Безумие толпы - Пенни Луиза
Жан Ги перевел взгляд с небес на тестя:
– Pardon?
– Я сказал: «Молитесь, чтоб не оказаться в аду, где гибнут молодость и смех» [39].
– Отлично, – кивнул Бовуар и подумал: «Только не говорите, что это стихи».
– Это стихотворение, – сообщил Арман.
«Только, бога ради, не длинное».
Арман посмотрел на зятя и улыбнулся:
– Она назвала нас «самодовольной толпой».
– Oui. – «Масляные тарты, масляные тарты». – И что?
– Я подумал: может, она имеет в виду слова из стихотворения Сассуна о Великой войне? [40]
– Ну если бы все разговаривали стихотворными цитатами… Да и откуда ей знать эти стихи?
– Полагаю, она знает гораздо больше, чем можно догадаться, mon ami.
Включая «ад, где гибнут молодость и смех».

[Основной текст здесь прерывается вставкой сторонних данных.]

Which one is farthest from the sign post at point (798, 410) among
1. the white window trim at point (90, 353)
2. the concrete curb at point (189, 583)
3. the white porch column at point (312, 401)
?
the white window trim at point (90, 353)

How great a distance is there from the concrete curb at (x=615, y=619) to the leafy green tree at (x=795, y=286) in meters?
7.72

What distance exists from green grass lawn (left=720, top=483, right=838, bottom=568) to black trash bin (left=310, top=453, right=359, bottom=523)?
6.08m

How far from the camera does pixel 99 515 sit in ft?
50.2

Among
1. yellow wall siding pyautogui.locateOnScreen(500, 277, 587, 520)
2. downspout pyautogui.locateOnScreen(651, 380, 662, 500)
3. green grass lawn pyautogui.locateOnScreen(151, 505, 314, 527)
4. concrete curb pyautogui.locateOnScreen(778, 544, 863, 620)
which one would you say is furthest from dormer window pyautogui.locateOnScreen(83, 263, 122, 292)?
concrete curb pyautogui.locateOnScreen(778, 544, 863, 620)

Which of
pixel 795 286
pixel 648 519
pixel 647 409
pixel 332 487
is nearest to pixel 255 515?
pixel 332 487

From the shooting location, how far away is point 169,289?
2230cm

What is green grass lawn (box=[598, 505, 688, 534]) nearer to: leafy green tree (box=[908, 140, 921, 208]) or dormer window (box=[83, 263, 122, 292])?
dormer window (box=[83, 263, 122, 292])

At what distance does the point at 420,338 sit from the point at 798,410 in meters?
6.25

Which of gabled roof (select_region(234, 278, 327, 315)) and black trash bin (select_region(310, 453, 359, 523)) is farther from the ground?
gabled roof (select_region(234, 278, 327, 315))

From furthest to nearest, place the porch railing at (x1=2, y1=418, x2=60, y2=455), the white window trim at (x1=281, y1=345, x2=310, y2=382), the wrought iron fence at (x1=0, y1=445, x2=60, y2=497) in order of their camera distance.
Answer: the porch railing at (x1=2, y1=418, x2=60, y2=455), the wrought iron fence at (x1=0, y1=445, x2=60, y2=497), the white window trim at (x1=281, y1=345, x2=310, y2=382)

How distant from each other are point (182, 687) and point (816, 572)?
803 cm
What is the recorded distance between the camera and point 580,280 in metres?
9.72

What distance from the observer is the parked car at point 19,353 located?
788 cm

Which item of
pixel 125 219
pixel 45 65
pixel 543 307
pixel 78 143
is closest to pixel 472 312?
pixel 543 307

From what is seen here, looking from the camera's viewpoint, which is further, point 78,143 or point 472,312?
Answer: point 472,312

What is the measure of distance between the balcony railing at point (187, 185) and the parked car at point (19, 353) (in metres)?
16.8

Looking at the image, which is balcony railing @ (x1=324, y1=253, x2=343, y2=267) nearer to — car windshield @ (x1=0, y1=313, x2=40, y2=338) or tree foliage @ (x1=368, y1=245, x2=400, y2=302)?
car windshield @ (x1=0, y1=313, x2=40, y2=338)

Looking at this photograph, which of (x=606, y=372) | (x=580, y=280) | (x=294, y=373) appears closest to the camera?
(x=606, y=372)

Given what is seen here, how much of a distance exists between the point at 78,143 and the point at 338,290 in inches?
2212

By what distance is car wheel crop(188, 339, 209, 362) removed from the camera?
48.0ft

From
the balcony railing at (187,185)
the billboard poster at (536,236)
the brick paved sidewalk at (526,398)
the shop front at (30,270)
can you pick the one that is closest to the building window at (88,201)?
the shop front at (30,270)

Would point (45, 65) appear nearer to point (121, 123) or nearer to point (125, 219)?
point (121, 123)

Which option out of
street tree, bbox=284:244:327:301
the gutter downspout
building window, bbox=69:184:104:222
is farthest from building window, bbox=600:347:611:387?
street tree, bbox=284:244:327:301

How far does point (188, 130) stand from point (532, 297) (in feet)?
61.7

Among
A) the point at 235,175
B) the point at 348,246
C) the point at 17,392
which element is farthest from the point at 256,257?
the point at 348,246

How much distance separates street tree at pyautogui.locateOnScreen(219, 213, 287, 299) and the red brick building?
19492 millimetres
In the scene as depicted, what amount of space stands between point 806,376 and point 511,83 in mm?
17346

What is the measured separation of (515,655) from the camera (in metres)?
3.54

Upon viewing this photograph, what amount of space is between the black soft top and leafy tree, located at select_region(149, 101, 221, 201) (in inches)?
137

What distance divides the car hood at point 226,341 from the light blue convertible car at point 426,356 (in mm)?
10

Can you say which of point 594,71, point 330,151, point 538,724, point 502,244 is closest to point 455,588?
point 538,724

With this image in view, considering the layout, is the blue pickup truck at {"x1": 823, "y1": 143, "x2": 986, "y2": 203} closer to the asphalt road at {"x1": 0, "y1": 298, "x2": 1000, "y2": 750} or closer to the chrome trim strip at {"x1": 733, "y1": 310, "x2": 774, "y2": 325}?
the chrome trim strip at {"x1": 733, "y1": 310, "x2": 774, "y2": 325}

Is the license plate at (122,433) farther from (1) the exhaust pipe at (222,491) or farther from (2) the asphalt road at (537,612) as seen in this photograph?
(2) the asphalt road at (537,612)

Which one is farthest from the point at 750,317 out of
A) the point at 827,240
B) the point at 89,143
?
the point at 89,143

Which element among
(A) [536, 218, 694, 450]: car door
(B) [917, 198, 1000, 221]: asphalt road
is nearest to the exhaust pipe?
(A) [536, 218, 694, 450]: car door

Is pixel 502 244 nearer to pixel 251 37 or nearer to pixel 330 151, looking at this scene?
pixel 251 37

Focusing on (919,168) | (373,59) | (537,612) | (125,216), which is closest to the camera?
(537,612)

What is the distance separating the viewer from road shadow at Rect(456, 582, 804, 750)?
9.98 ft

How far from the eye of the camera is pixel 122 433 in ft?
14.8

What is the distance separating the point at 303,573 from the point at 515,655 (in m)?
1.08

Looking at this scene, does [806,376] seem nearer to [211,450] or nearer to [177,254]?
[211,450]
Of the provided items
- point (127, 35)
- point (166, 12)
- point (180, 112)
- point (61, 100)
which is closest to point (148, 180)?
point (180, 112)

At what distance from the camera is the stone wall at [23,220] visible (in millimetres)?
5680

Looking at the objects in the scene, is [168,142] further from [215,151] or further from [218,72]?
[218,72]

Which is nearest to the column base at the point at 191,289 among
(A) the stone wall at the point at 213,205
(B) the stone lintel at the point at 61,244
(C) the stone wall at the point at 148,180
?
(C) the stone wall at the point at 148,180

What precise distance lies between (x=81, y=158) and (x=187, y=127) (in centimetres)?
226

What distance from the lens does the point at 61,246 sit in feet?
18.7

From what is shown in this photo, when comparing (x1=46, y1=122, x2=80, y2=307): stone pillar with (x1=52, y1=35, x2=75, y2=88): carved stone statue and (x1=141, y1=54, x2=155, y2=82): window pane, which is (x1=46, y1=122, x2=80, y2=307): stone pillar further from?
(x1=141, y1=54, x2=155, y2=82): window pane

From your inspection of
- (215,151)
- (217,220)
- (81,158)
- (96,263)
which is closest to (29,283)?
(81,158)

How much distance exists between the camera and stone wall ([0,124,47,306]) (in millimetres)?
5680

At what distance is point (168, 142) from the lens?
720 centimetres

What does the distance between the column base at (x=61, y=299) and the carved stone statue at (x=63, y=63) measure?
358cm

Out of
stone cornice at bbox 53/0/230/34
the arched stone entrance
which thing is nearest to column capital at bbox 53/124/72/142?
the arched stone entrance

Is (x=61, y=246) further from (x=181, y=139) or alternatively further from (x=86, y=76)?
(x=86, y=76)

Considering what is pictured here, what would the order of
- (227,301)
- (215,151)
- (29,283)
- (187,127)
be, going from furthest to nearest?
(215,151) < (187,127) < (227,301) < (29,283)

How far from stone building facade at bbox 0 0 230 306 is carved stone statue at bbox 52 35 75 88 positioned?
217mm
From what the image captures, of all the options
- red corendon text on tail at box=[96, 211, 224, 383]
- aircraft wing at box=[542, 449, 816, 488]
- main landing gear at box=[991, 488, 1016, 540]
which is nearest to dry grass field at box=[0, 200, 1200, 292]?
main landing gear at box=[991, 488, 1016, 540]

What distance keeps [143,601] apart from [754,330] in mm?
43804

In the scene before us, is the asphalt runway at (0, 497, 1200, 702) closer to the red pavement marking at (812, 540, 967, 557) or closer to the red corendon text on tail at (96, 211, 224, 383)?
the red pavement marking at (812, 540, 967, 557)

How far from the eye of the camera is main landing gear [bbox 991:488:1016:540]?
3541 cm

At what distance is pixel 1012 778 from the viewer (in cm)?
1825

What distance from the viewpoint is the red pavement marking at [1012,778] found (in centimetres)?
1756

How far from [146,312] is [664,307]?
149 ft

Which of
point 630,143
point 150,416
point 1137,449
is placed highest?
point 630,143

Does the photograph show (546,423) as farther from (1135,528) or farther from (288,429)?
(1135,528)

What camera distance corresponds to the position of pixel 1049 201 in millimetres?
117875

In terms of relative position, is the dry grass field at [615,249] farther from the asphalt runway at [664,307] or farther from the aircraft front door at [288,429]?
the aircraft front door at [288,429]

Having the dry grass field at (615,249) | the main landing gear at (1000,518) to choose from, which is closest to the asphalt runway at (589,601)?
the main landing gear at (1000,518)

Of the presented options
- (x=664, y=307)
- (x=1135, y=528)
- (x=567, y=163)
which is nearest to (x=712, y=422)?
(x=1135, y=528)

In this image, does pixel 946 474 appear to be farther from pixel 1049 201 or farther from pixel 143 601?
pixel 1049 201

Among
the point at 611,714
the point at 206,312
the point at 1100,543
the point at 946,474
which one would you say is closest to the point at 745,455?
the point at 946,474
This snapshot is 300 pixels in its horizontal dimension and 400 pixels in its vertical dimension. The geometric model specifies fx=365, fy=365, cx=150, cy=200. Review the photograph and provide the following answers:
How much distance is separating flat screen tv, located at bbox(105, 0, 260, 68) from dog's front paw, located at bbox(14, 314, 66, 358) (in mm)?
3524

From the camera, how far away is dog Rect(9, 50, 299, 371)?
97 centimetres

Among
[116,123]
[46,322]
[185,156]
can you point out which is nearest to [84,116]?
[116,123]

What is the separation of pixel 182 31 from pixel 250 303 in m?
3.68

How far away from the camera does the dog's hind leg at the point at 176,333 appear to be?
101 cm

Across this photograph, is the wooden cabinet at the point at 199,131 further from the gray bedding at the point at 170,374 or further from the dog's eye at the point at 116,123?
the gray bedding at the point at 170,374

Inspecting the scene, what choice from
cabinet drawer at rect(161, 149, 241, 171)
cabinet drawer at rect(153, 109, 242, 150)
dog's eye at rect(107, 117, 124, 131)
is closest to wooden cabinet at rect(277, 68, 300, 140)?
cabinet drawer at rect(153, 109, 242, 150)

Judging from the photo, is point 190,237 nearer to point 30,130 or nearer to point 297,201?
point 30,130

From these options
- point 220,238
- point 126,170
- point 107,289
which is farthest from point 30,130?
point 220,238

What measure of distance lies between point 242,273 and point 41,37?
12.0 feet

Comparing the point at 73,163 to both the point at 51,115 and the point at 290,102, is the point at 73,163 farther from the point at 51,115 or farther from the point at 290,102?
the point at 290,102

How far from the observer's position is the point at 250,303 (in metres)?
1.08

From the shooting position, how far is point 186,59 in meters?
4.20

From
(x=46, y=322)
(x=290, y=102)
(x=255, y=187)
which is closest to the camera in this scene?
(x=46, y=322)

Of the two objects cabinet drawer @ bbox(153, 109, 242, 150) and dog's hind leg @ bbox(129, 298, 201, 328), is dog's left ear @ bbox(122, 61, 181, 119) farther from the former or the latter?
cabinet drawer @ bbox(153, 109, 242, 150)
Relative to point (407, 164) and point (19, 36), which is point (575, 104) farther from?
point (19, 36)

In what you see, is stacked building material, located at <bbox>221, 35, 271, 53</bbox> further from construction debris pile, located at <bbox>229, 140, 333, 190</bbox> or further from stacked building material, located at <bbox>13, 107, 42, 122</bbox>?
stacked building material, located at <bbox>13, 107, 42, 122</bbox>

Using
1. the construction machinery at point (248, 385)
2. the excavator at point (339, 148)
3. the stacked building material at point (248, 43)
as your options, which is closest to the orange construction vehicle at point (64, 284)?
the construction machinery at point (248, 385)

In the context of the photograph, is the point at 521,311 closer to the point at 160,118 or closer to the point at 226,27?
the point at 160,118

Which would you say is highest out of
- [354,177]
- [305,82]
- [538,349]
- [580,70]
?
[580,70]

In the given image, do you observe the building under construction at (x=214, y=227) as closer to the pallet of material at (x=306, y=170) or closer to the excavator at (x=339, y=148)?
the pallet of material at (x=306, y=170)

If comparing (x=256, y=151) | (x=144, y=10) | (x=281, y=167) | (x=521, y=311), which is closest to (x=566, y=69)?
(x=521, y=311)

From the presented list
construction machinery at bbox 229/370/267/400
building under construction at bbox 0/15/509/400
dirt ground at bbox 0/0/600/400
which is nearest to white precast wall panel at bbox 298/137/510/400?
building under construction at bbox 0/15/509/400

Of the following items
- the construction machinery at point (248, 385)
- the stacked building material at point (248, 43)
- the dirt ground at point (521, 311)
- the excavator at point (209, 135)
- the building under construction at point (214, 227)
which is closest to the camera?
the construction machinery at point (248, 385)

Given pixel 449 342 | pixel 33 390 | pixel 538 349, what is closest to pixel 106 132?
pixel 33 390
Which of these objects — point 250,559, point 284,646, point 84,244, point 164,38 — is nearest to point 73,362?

«Впрочем, – подумал Гамаш, – как и я».
Глава десятая
– Вы ни за что не поверите!
На следующее утро Анни с топотом выскочила на лестницу. Домашние, услышав ее тяжелые шаги – бух, бух, бух-бух, – повернулись к двери, и Анни, почти пританцовывая, влетела в кухню.
Ее лицо горело, глаза сверкали от возбуждения, она обвела взглядом всех, кто сидел за большим сосновым столом, завтракая блинчиками и беконом.
– Здесь Хания Дауд.
– Что? – спросила Розлин, подняв голову и прекращая попытки счистить кленовый сироп со свитера Флоранс. – Здесь? В Трех Соснах? Я думала, она только завтра появится.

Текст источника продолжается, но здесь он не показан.